Tech companies have increasingly been participating as co-hosts or sponsors of political debates. But this cycle, two of the biggest tech giants, Facebook and Google, are so far noticeably absent from the Democratic primary debates.

Why it matters: Google and its video subsidiary YouTube, as well as Facebook, first partnered with TV networks for debates during the 2008 presidential cycle. Their presence has continued as a part of subsequent debates until this year.

  • In 2007, YouTube was the first of today's major tech platforms to partner with a TV network, CNN, for a televised debate. Candidates answered questions from constituents that came from YouTube videos.
  • Later that cycle, Facebook partnered with ABC News to co-sponsor a debate and created a special comments "soundboard" for users to post on in real-time while the debate aired on live TV.
  • MySpace partnered with the Commission on Presidential Debates in 2008 on a series of interactive features for the debates that allowed users to review candidates online while watching the debates.
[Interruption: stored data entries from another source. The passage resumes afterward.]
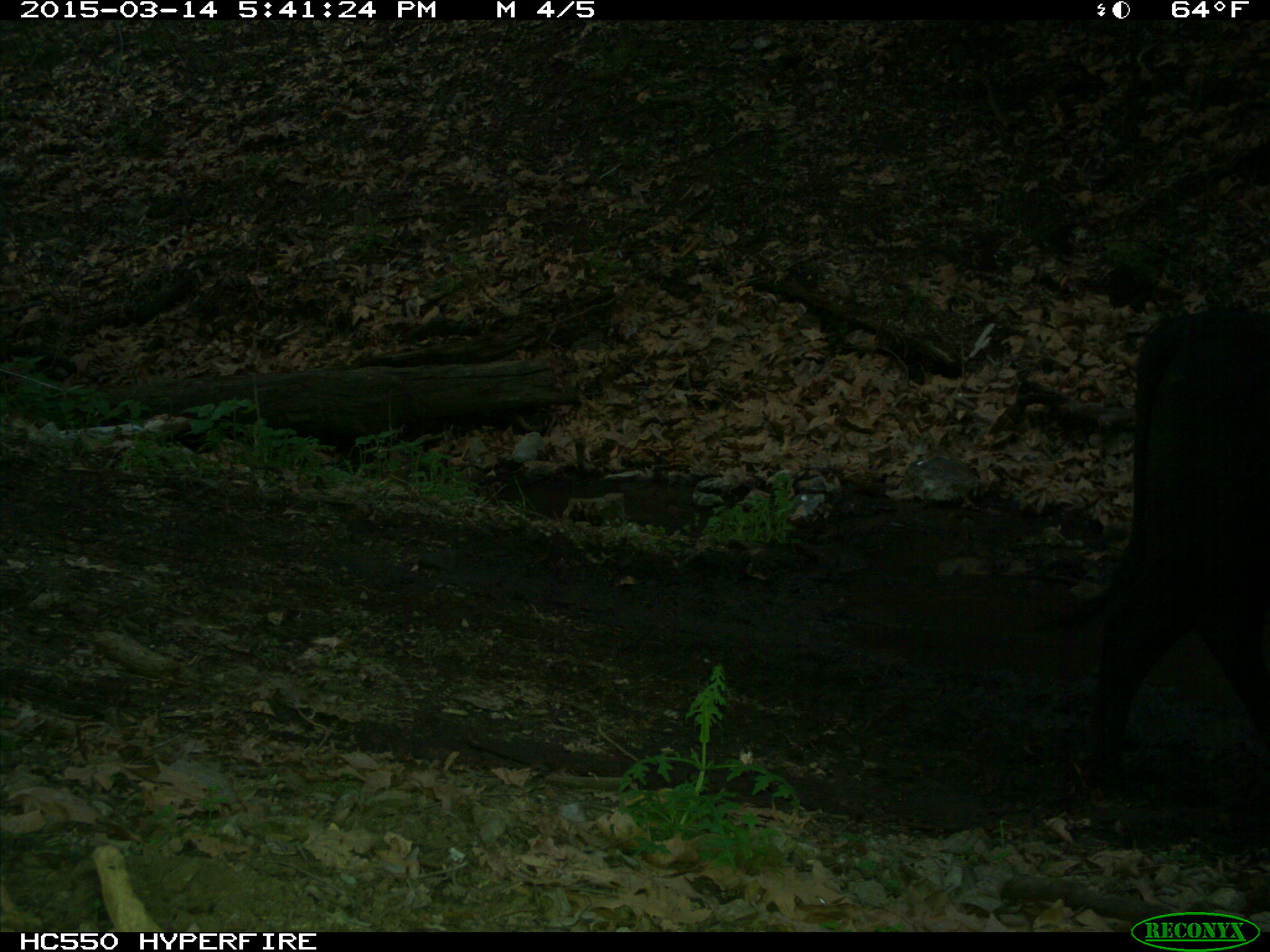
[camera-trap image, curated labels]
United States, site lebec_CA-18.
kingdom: Animalia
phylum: Chordata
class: Mammalia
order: Artiodactyla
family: Bovidae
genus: Bos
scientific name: Bos taurus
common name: domestic cow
Fast forward: Now Facebook and Google, as well as some of their other tech rivals, are facing scrutiny from lawmakers and presidential candidates for the way that their platforms can be used to spread misinformation and manipulate elections.

Driving the news: The Democratic National Committee announced on Thursday the hosts of the next four presidential debates in the first four primary and caucus states.
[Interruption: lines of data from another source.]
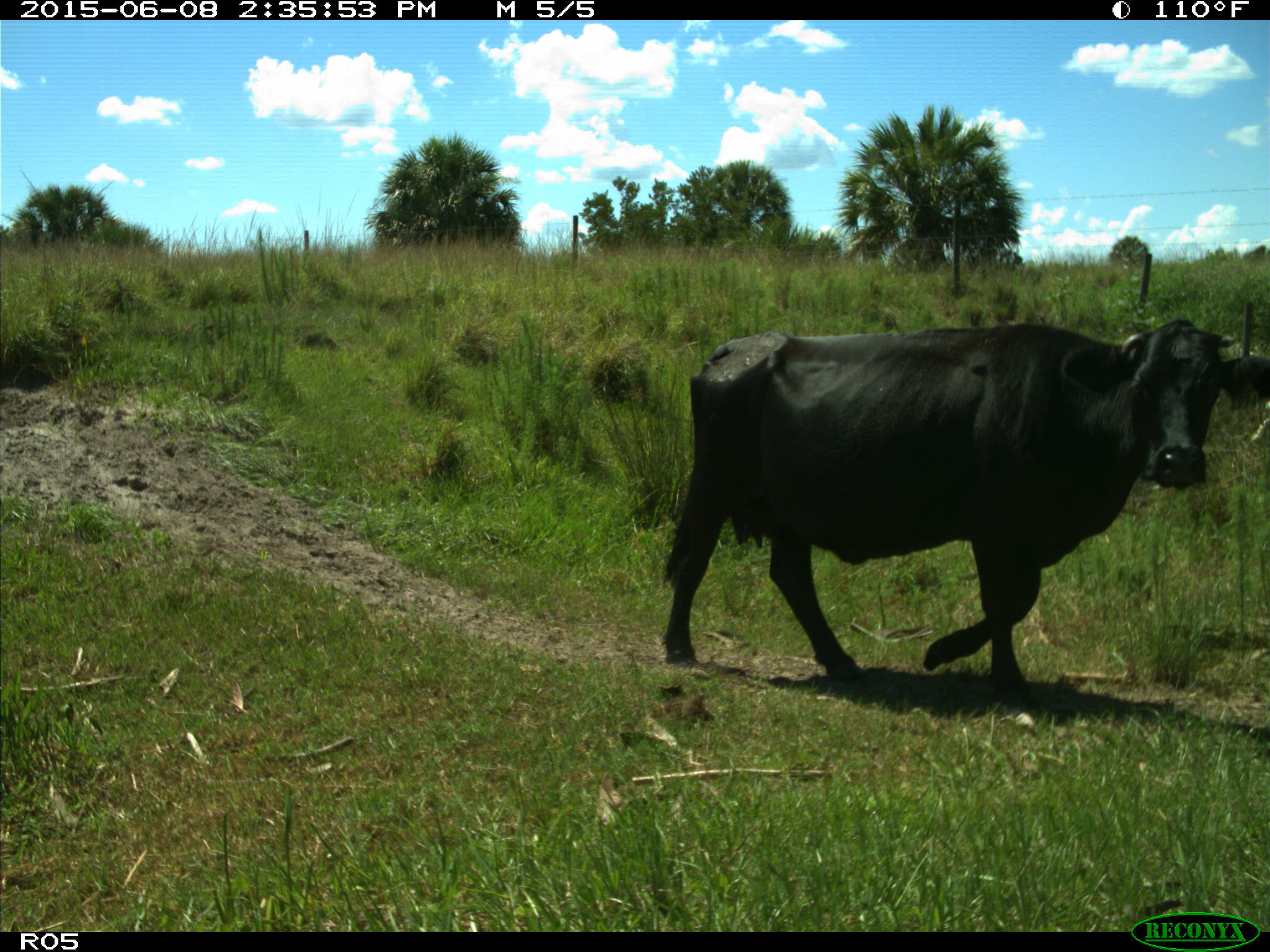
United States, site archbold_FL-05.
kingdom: Animalia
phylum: Chordata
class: Mammalia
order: Artiodactyla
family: Bovidae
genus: Bos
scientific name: Bos taurus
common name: domestic cow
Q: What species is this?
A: Bos taurus (domestic cow).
  • Both Facebook and Google were missing from the list of debate partners, but Apple News and Twitter were included. Facebook isn’t likely to participate in any primary debates this cycle.
  • The February 7 debate in New Hampshire will serve as Apple News' first debate. Apple launched Apple News+, a subscription magazine and news app, in March 2019.
  • Twitter will partner with CBS News and the Congressional Black Caucus Institute for a debate on February 25 in Charleston, South Carolina.

How it works: In situations where broadcasters host debates that feature partnerships or sponsorships from tech companies, the financial burden is typically placed on the broadcaster for the majority of debate expenses.
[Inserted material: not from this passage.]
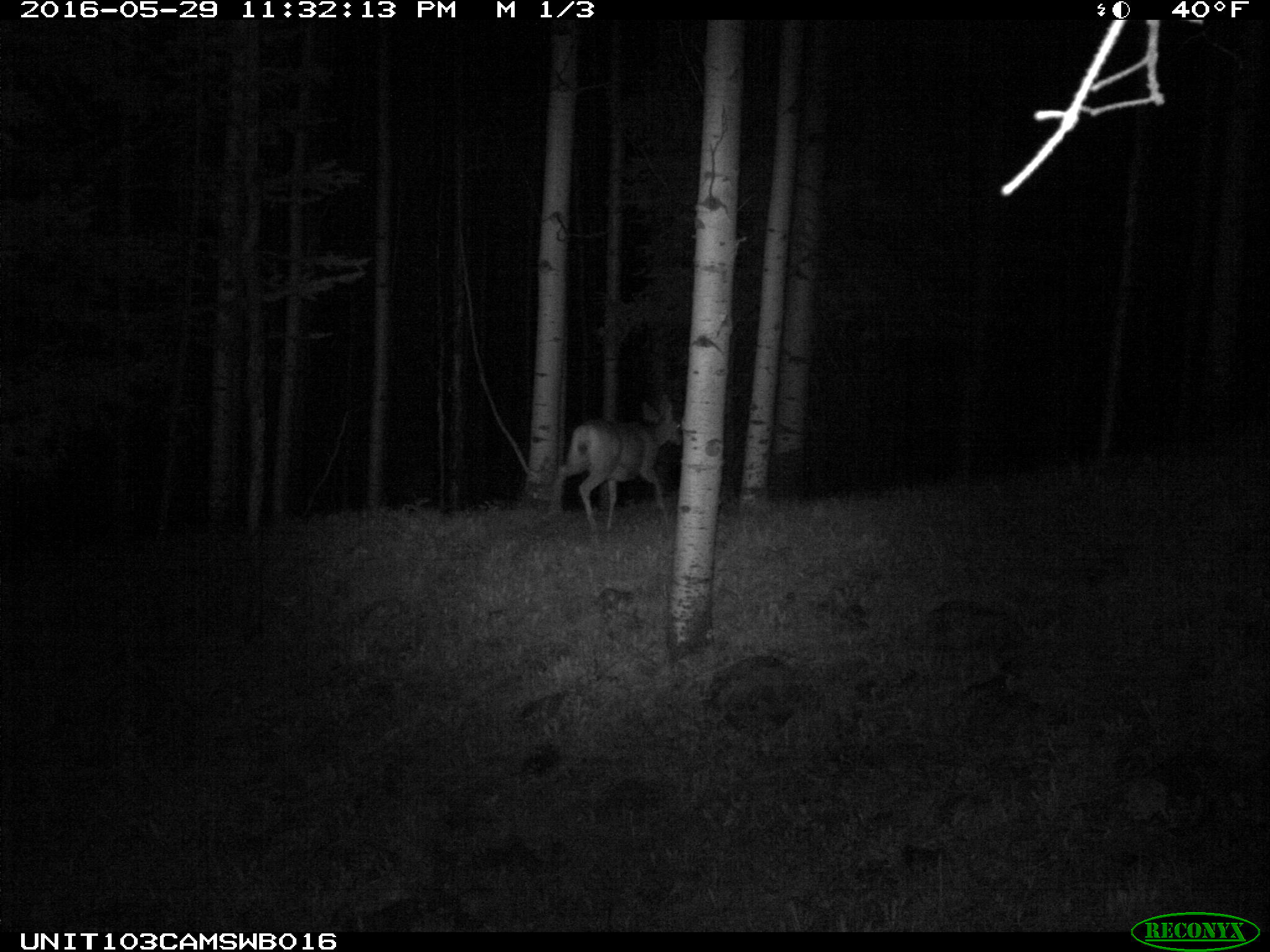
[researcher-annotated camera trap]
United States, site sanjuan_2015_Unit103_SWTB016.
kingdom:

  • The tech companies will sometimes strike deals with the networks to handle other costs, like the costs to set up a filing center for press or a post-debate spin room.
  • For companies like Twitter, the opportunity to partner with a network isn't just a branding play, but it can also be a chance to showcase how its platform can benefit civic discourse and participation.
  • For example, Twitter helped field debate questions from voters to candidates in real-time in 2015. Sources say it's likely the company will look to do similar things in 2020.

By the numbers: By Axios' count, there were 7 primary debates on both sides that were co-hosted by or partnered with tech companies during the 2016 cycle. So far this cycle, there have been 2 — but there have only been debates on one side of the political aisle.

Be smart: For voters, the tech partnerships can sometimes help bring them closer to the debate, by giving them a chance to ask questions or register reactions. As a result, whatever challenges the companies face during this election cycle, these partnerships are likely with us for the long haul.